===== READING PASSAGE

Greatest hits album by Eric Burdon and the Animals
- Released: March 1969
- Recorded: 1967–68
- Genre: Rock, psychedelic rock, hard rock
- Length: 47:17
- Label: MGM SE-4602

The Animals US chronology
| Love Is (1968) | The Greatest Hits of Eric Burdon and The Animals (1969) | Before We Were So Rudely Interrupted (1977) |

= The Greatest Hits of Eric Burdon and The Animals =

The Greatest Hits of Eric Burdon and The Animals was the group's compilation representing the Animals' last three lineups, and showcased their venture into psychedelic rock. It was released in March 1969 in the US but never put out in the United Kingdom; it was the last album MGM Records would release in (more or less) the group's lifetime. Despite containing three tracks that had been US Top 15 singles, the collection was not commercially successful, placing only at number 153 on the Billboard 200.

The 1979 Rolling Stone Record Guide said that while the album's songs "are, in a way, great fun as memorabilia, they are surely no more than that." Allmusic considers it "An okay compilation of its kind", but supplanted by later compilations issued after the group had broken up.

==========

◆ **YOUR OBJECTIVE**
In the text on this compilation album, condense the paragraph beginning "The Greatest Hits of Eric Burdon and The Animals was the group's compilation" into a short bulleted list that keeps its main facts.

===== GIVEN DATA

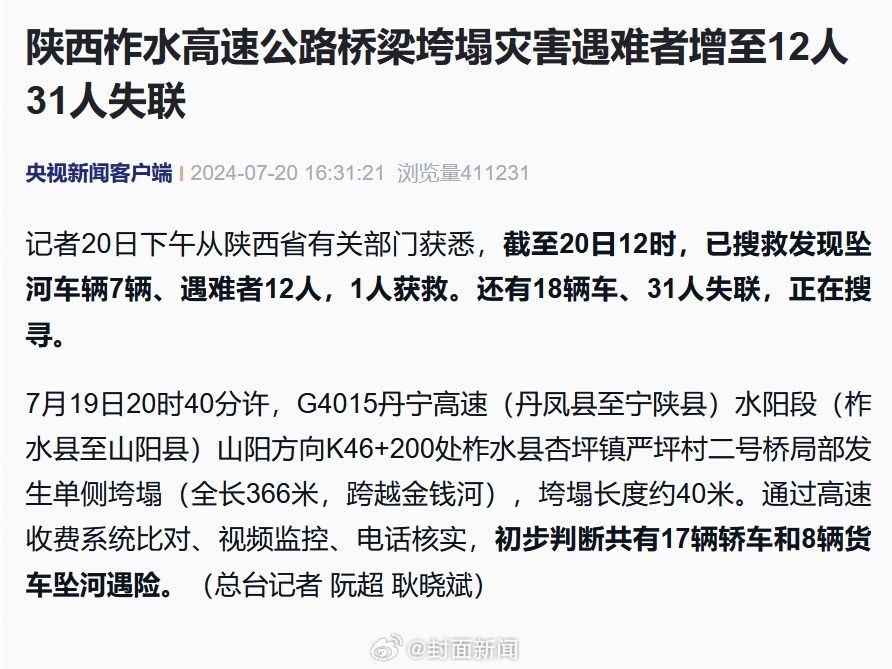 陕西柞水高速公路桥梁垮塌灾害遇难者增至12人 31人失联

央视新闻客户端 | 2024-07-20 16:31:21 浏览量411231

记者20日下午从陕西省有关部门获悉，截至20日12时，已搜救发现坠河车辆7辆、遇难者12人，1人获救。还有18辆车、31人失联，正在搜寻。

7月19日20时40分许，G4015丹宁高速（丹凤县至宁陕县）水阳段（柞水县至山阳县）山阳方向K46+200处柞水县杏坪镇严坪村二号桥局部发生单侧垮塌（全长366米，跨越金钱河），垮塌长度约40米。通过高速收费系统比对、视频监控、电话核实，初步判断共有17辆轿车和8辆货车坠河遇险。（总台记者 阮超 耿晓斌）

@封面新闻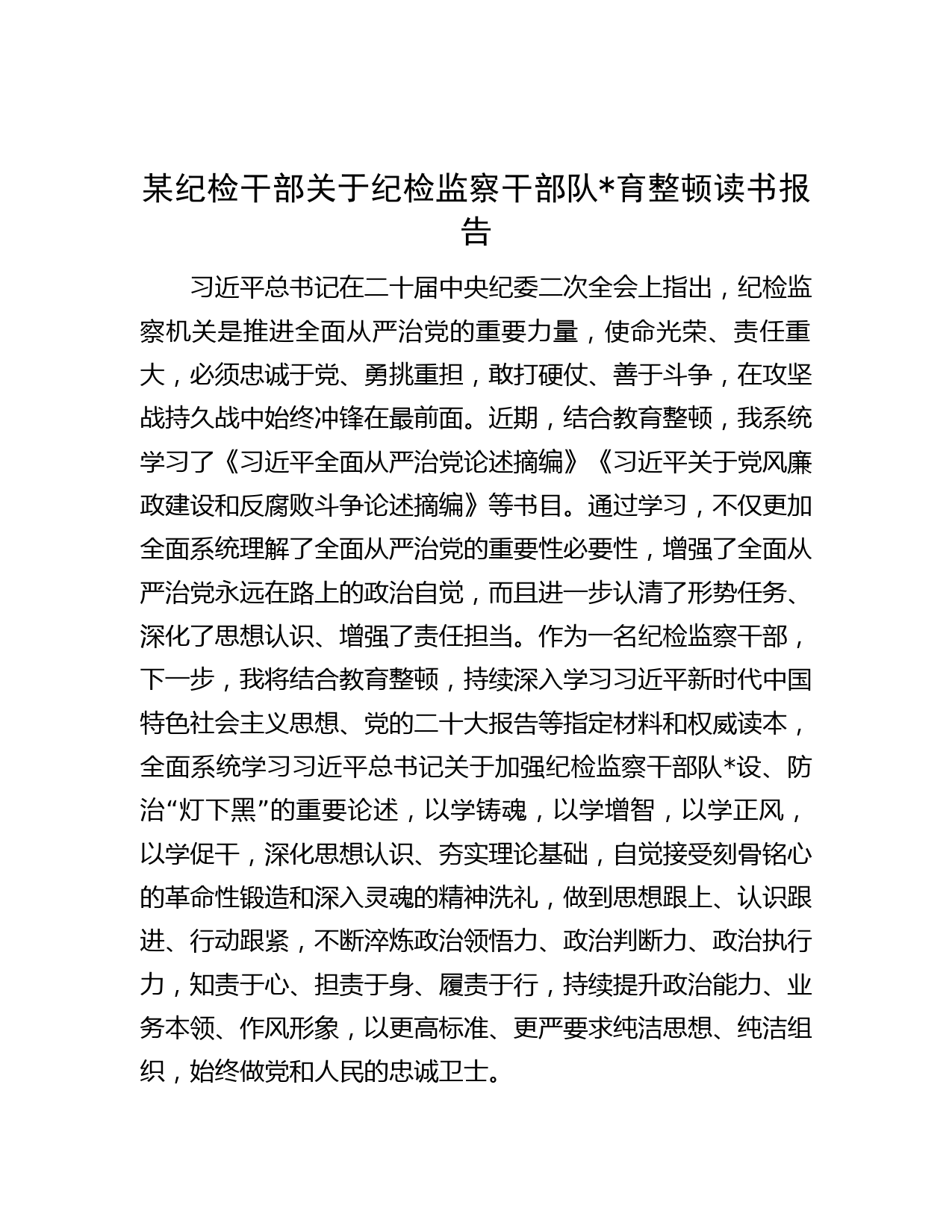 某纪检干部关于纪检监察干部队*育整顿读书报告

习近平总书记在二十届中央纪委二次全会上指出，纪检监察机关是推进全面从严治党的重要力量，使命光荣、责任重大，必须忠诚于党、勇挑重担，敢打硬仗、善于斗争，在攻坚战持久战中始终冲锋在最前面。近期，结合教育整顿，我系统学习了《习近平全面从严治党论述摘编》《习近平关于党风廉政建设和反腐败斗争论述摘编》等书目。通过学习，不仅更加全面系统理解了全面从严治党的重要性必要性，增强了全面从严治党永远在路上的政治自觉，而且进一步认清了形势任务、深化了思想认识、增强了责任担当。作为一名纪检监察干部，下一步，我将结合教育整顿，持续深入学习习近平新时代中国特色社会主义思想、党的二十大报告等指定材料和权威读本，全面系统学习习近平总书记关于加强纪检监察干部队*设、防治“灯下黑”的重要论述，以学铸魂，以学增智，以学正风，以学促干，深化思想认识、夯实理论基础，自觉接受刻骨铭心的革命性锻造和深入灵魂的精神洗礼，做到思想跟上、认识跟进、行动跟紧，不断淬炼政治领悟力、政治判断力、政治执行力，知责于心、担责于身、履责于行，持续提升政治能力、业务本领、作风形象，以更高标准、更严要求纯洁思想、纯洁组织，始终做党和人民的忠诚卫士。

==========

◆ **ANSWER**
- The album compiled the Animals' last three lineups and showcased their move into psychedelic rock.
- It was released in the US in March 1969 but never in the United Kingdom.
- It was MGM Records' last album released in (more or less) the group's lifetime.
- Although it contained three former US Top 15 singles, it sold poorly, reaching only number 153 on the Billboard 200.